The Pension Fund approached Harbour Litigation Funding (“Harbour”), a private litigation funder from the UK, after being rejected for funding by the Ontario Class Proceedings Fund. The Pension Fund’s lawyers agreed to act on a contingency fee basis, but were not prepared to bear the additional risk of indemnifying the Pension Fund against adverse costs awards.
Harbour agreed to indemnify the Pension Fund in return for a fixed percentage of any net recovery in favour of the class. Specifically, Harbour indemnified the class for up to $1 million on the certification and leave motions in return for 7.5% of any net settlement achieved pre-certification, and it pledged another $5 million for a common issues trial in return for 10% of any settlement or award post-certification.
Defendants must be given notice of third party funding agreements, but in this instance Kinross did not oppose Harbour’s funding on the ground that it agreed to post security for costs.
In holding that the Pension Fund’s agreement with Harbour should be approved by the Court, Justice Perell focused on the role of class proceedings in enhancing access to justice and the particular problem posed by adverse cost awards in the class action context. “[S]ome form of funding for adverse costs is, as a practical matter, a necessity in most every class proceeding…[since] no ‘rational’ plaintiff in a class proceeding would risk an adverse cost award that would far exceed his or her potential recovery in the action”.
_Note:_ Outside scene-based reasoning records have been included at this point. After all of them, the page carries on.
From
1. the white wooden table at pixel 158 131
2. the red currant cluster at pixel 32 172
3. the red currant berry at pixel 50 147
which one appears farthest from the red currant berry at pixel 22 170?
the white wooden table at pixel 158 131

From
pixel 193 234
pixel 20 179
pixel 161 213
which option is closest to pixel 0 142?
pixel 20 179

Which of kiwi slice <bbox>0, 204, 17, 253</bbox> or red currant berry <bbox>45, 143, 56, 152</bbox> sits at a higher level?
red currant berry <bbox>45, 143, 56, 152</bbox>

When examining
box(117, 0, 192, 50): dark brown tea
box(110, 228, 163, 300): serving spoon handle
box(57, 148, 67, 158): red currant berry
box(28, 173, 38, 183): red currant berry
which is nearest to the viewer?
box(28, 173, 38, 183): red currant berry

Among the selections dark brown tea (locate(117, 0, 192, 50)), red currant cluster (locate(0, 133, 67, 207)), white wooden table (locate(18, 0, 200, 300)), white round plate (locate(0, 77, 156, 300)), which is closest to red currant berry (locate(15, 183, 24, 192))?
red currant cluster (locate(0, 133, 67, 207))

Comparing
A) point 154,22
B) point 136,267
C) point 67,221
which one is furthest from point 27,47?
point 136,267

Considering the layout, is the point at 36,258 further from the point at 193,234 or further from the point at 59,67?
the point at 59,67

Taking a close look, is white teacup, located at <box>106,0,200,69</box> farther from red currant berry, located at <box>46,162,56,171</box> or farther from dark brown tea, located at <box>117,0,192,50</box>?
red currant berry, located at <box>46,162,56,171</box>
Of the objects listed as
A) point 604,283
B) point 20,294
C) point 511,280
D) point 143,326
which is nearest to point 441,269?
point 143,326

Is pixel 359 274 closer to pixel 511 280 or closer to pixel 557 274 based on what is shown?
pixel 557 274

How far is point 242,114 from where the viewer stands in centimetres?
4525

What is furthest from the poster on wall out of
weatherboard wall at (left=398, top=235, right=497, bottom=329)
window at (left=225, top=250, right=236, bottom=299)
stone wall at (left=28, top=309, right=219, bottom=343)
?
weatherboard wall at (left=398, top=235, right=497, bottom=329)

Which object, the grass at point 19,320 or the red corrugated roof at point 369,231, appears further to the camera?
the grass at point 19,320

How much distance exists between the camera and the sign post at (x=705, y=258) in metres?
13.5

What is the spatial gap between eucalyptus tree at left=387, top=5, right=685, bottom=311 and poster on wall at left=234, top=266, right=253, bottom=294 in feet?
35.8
The legislature and the class action bar have attempted to address this problem in a number of ways. First, under the Class Proceedings Act,1992, the court can exercise discretion not to award costs to a successful defendant if it believes the “proceeding was a test case, raised a novel point of law, or involved a matter of public interest”. Second, a representative plaintiff can apply to the Class Proceedings Fund for litigation funding, which includes indemnification against adverse costs awards, in return for 10% of any settlement or award in favour of the class. And third, plaintiff lawyers have historically sometimes indemnified representative plaintiffs. However, “Class Counsel are no longer as willing to assume both the risks associated with a contingency fee agreement and also the risk of the indemnity for a catastrophically high adverse costs award.”
Thus, in cases such as this, where neither the Class Proceedings Fund nor the plaintiff lawyers are willing to indemnify the class, an option for mitigating the substantial litigation risk is to turn to third party funders. Justice Perell extracted several principles from the developing case law to guide the court in assessing funding agreements. These included, amongst others:
- “plaintiffs must obtain court approval to enter into a third party funding agreement”;
- to be approved, “the agreement must not compromise or impair the lawyer-client relationship” or interfere with the lawyer’s professional judgment;
- to be approved, the agreement “must not diminish the plaintiff’s rights to instruct counsel and control the litigation”;
- “the court must be satisfied that the agreement is necessary in order to provide the class with access to justice”;
- “the court must be satisfied that the agreement is fair and reasonable to the class”; and
- if the Class Proceedings Fund has refused litigation funding,” nothing can be taken from this fact”.
However, in addition to identifying these general guidelines, Justice Perell cautioned the class actions bar that the concept of third party funding is still “a work in progress” and subsequent cases may identify problems not yet considered.